Since everyone does indeed need a place to ride, it’s time we fill you in on another awesome collection of trails. The past articles have covered Tsali in western North Carolina and the Augusta, Georgia area but it’s time we moved out west and let you in on the local scene here in Colorado Springs, Colorado. For those who’re not familiar with the geography of Colorado, Colorado Springs is located along the front range of the rocky mountains about 60 miles south of Denver. The terrain to the east of the city is flat and treeless and you wouldn’t know the difference between eastern Colorado and western Kansas (which makes sense because the two states touch!). To the west is Pikes Peak and the rocky mountains, with tree covered peaks and green, grassy valleys.

The first interesting thing to note about Colorado Springs (and Colorado in general) is the elevation: the city sits at around 6,200 feet (with many of the trails approaching 10,000 feet or higher). Colorado Springs is about 1,000 feet higher than Denver, which makes breathing somewhat difficult for those unaccustomed to the lower levels of oxygen available here. If you’re coming up from sea level you’ll just feel like you’re a little out of shape, but mountain biking still just as much fun.

Starting in town, the first trail you gotta check out is Palmer Park. Situated just off Academy Boulevard, the park is centrally located and surprisingly large. The trails here are from mild to wild and they’re marked for difficulty just like ski slopes. It’s pretty easy to get lost due to the number of shortcut trails that have been blazed over the years and the park’s geography and geology do little to help the situation. Rock formations and bluffs extend like fingers toward the city and offer some awesome views during your water breaks. Leah and I like to do the Cheyenne and Yucca trails but we’re pretty sure there are still trails out there we don’t know about. There are so many trails in the park that one can easily put together a 10-15 mile ride without doing a ton of backtracking.

Next on the list of must-ride trails is Captain Jack’s in the North Cheyenne Canyon area. I’m not sure why this trail is as popular as it is because it’s pretty short and not in great condition anymore. I’m guessing at one time this trail was tha shizzle but it’s definitely fallen into disrepair from dirt bike usage and erosion. The sand and decomposed granite on this trail can make a grown man cry or even lead a grown woman to throw her bike down a steep descent. The loose conditions certainly make steering difficult and it seems like every time I return the gravel makes it’s way over more of the trail. Some of the top portions of the trail are still sweet with nice banked turns and narrow singletrack through the forest. Try riding Captain Jack’s front side (also called the Buckhorn Loop) to add some distance and elevation (the front side is in better shape, though not by much).

Stick around the Cheyenne Canyon area to try out some more awesome singletracks.

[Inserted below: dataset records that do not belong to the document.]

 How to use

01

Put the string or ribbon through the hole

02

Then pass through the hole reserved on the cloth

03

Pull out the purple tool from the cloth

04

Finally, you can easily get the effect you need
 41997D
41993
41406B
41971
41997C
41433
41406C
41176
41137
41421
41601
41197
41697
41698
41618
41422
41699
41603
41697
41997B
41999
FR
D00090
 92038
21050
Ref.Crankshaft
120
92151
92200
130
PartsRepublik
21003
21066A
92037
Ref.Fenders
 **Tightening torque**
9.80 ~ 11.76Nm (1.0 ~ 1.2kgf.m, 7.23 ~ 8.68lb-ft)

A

Jones Downhill is a fun but tiring ride (especially if you make a loop of it) and Bear Creek Canyon offers a good climbing workout with a fast, steep downhill on the back side. The Palmer Trail offers a nice reasonable climb through winding, forested singletrack and offers you the option of doing an out and back or descending down a steep, technically challenging stretch to make a loop. From the backside of the Palmer trail (this area is called Section 16, so named for the grid number on the forest service map) you can access the Intemann Nature trail or the other Section 16 trails for a fun technical workout.

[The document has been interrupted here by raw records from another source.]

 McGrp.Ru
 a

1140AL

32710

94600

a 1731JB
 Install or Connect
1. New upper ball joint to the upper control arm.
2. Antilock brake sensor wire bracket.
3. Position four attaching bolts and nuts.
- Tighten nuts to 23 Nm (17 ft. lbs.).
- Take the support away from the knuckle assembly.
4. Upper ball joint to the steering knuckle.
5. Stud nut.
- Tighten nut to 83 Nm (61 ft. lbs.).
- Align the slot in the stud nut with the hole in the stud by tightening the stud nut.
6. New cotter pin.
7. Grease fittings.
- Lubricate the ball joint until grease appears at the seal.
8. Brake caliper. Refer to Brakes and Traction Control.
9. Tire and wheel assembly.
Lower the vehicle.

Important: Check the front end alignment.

Just outside North Cheyenne Canyon Park you’ll find the Stratton Open Space, home to The Chutes. The Chutes is a fast 1 mile trail that drops down about 500 feet from Gold Camp road into the open space with banked turns, jumps, and smooth tread. This is the trail that Captain Jack’s should have been (or maybe once was). My only complaint is that traffic moves both ways on the trail so riders need to control their speed on the descent. If this baby were one way there would be no limit to the fun! The open space itself has really become a great place to ride, especially for beginners with the completion of the Chamberlin and Upper Meadows trails. I rode out there in the spring of 2004 and honestly had a blast with the twisting turns, the gradual elevation changes, and the smooth track through the woods.

But wait, there’s even more! Trails can be found at Ute Valley Park, Garden of the Gods, and even in Black Forest. If you’re bored of these trails, there are plenty of other rides within a short drive of town: Rampart Reservoir (one of my favorites), Waldo Canyon, Lovell Gulch, and Mount Herman, just to name a few. Get out and explore, talk to the local bike shops, and experience all that the area has to offer. When it’s too hot in Moab, Colorado is the place to go, and the Springs is one stop that you don’t want to miss!